TO BE DONE:
a. Rewrite the account of the night at Anand's house from "I’m almost embarrassed" up to and including "through the trees.", using "meadow" in place of "field".
b. In the account of the night at Anand's house, what did Anand bring in as Ryan started to strum the guitar?

TEXT TO READ:

I’m almost embarrassed at what an innate city dweller I am, where dark nights and insects chirping can put fear into me. I clung to Rehab as we picked our way around a talao, across a field and over the path through the trees.
If this had been a Bollywood movie, it would be a horror story. Door kahin jungle mein, kheton ke baad, two pedon ke beech mein se jo raasta nikalta hai…
But we turned the corner and Anand’s house loomed into sight, magestic, comforting and welcoming. What grand houses, the Vasainiwasis live in!!! A two storey building, flanked by a balcony twice the size of my room and surrounded by a yard, facing a talao. This isn’t Mumbai for sure.
We were just starting to rev up for a pajama party with a Calvinball-like game of ‘Skeletons In The Closet’ when voices on the landing told us that we weren’t alone. Another contingent of guests had landed up and decided to park at Anand’s place and have a party on his balcony. A bottle of Old Monk, a guitar and lot of people on the chaddars on the terrace were what kept me up all the way till 7 a.m. We switched the lights off to keep from disturbing Anand’s family (though we barely managed to keep our noise levels down). Anand brought in little candles in porcelain stands as Ryan started to strum the guitar, Munna sang along and Melwyn waxed eloquent to the stars and to the rest of us.
It was delicious, listening to live music, laughing and joking with old friends and some new ones, the rum keeping our senses blissfully muted. As the first light of dawn came up over the horizon (by that time none of us could tell which side was East), I hummed the last song of the night…
Here comes the sun..it’s all right.
It described the entire evening, the people I’d met and the place itself. There is such peaceful contentment right there that Mumbai and it’s noisy stress seem like a world away. Due to the greenery and lack of pollution the weather is cooler too and I probably experienced the only winter I’m going to see this year, last night. It’s a deliciously cool place with wonderfully warm people.

RECORDS PROVIDED:

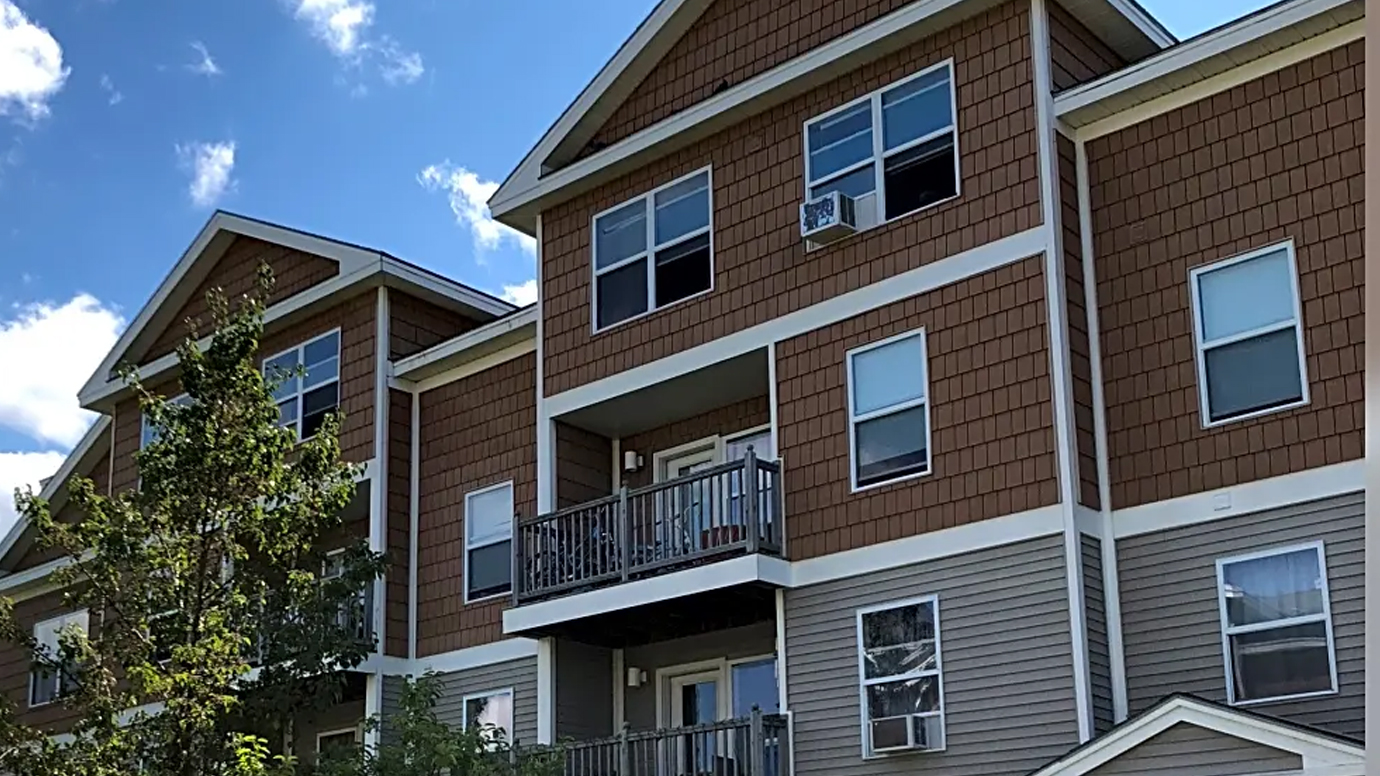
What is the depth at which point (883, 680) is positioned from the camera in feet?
49.6

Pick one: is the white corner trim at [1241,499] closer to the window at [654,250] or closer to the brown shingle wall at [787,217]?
the brown shingle wall at [787,217]

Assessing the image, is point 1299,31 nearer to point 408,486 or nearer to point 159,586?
point 159,586

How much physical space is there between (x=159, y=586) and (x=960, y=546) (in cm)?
684

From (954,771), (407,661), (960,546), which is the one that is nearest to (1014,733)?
(954,771)

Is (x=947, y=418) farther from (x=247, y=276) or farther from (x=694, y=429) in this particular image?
(x=247, y=276)

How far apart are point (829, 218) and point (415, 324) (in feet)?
24.2

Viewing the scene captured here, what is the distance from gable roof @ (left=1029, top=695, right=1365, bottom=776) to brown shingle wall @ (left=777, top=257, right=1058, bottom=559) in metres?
2.24

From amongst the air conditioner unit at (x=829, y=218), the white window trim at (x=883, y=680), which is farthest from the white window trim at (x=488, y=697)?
the air conditioner unit at (x=829, y=218)

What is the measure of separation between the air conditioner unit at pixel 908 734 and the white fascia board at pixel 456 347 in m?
6.94

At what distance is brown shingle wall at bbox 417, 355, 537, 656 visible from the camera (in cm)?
1995

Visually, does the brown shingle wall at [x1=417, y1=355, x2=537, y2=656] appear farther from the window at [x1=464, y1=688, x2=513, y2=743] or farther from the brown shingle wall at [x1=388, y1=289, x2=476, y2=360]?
the brown shingle wall at [x1=388, y1=289, x2=476, y2=360]

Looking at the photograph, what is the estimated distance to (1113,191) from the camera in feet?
49.3

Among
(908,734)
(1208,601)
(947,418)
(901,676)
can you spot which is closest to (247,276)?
(947,418)

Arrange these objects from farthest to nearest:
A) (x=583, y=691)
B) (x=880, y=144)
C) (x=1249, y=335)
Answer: (x=583, y=691) → (x=880, y=144) → (x=1249, y=335)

REPLIES:
a.
I’m almost embarrassed at what an innate city dweller I am, where dark nights and insects chirping can put fear into me. I clung to Rehab as we picked our way around a talao, across a meadow and over the path through the trees.

b. Little candles in porcelain stands.